Regardless of any statements or the personal beliefs of his fellow moon voyagers, Apollo 17 Commander Gene Cernan probably summed up their exclusive views of earth best in a public statement made in 1985:

“When I was the last man to walk on the moon in December 1972, 1 stood in the blue darkness and looked in awe at the earth from the lunar surface.What I saw was almost too beautiful to have happened by accident. It doesn’t matter how you choose to worship God…He has to exist to have created what I was privileged to see.”

Of course the Bible that astronauts Borman, Lovell, and Anders read their 1968 Christmas Eve message from affirms the God you choose to worship does matter. The choice to worship mankind’s Creator revealed in the Bible is the most important choice men and women make during their time on earth. The Bible teaches that Jesus Christ was God incarnate and that He created mankind, our animal and aquatic co-inhabitants, the earth, heavens, sun, and moon (John 1:3). It affirms that Jesus is the only way to God through the sacrificial offering of His life (Romans 6:23). And it teaches that all men and women must accept His sacrifice to receive His life-giving Spirit to be reunited with Him (Galatians 3:13,14).

The Apollo astronauts saw His handiwork. And because they did, so did we.

After six successful moon missions Congress lost interest, canceling their last two scheduled moon flights in 1972. It was expensive to visit, and there wasn’t much to find there except dust and rocks.
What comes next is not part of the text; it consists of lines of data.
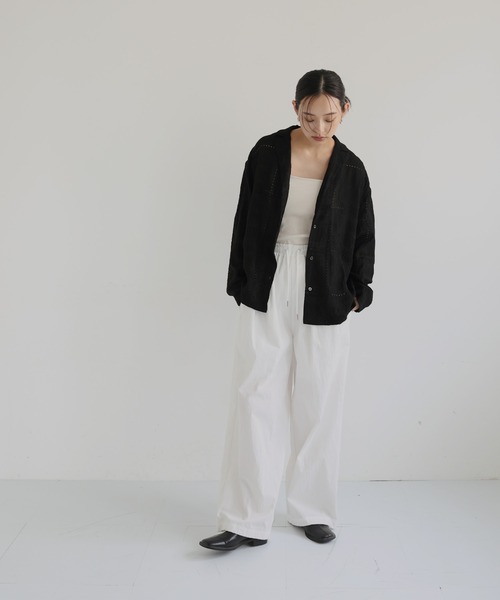 hellam（へラム）の「カットワークレースシャツ（シャツ/ブラウス・レディース・ブラック/ホワイト・FREE）」の10枚目の写真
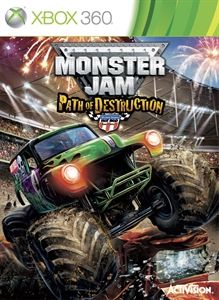 Monster Jam: Path of Destruction box art for Playstation 3
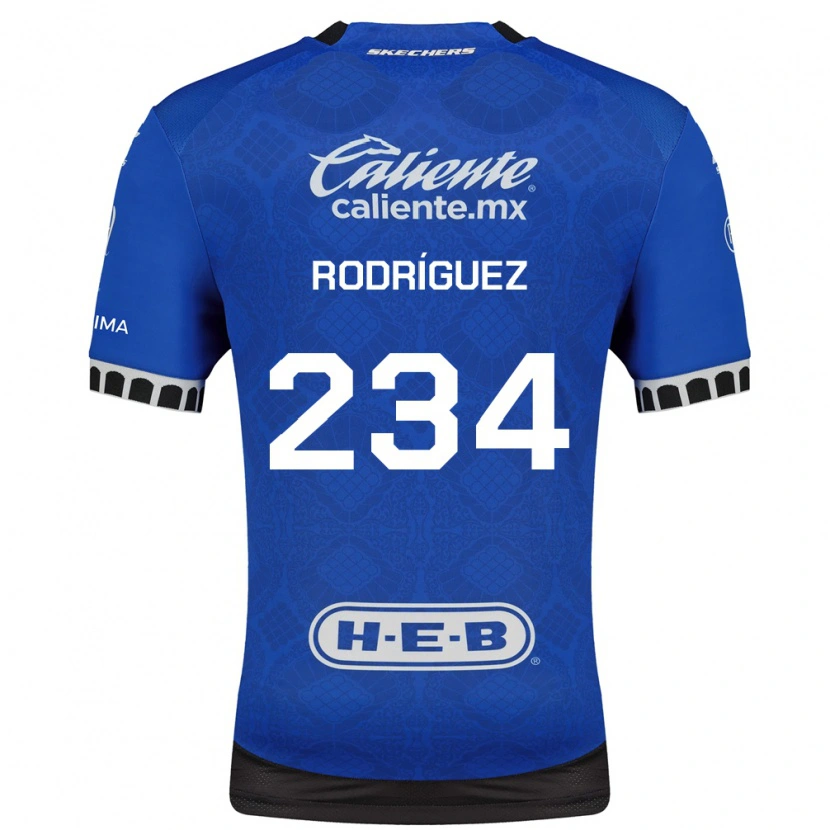 Danxen Dames Alejandro Rodríguez #234 Koninklijk Blauw Wit Zwart Uitshirt Uittenue 2026/27 T-Shirt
But while we were up there, Apollo really took America on some kind of ride. We took on the Soviet Union in history’s greatest race and soundly defeated them with the brains and determination of what Tom Wolfe’s epic Space Race novel would later call, “The Right Stuff”. And we did it from a distance of five years back.

All the same, it makes one wonder, after our space probe missions that revealed the truth of our inner planets, what we were looking for up there once we planted our flag in the dust?

Maybe we were up there simply for the view.

The heavens declare the glory of God and their expanse declare His handiwork.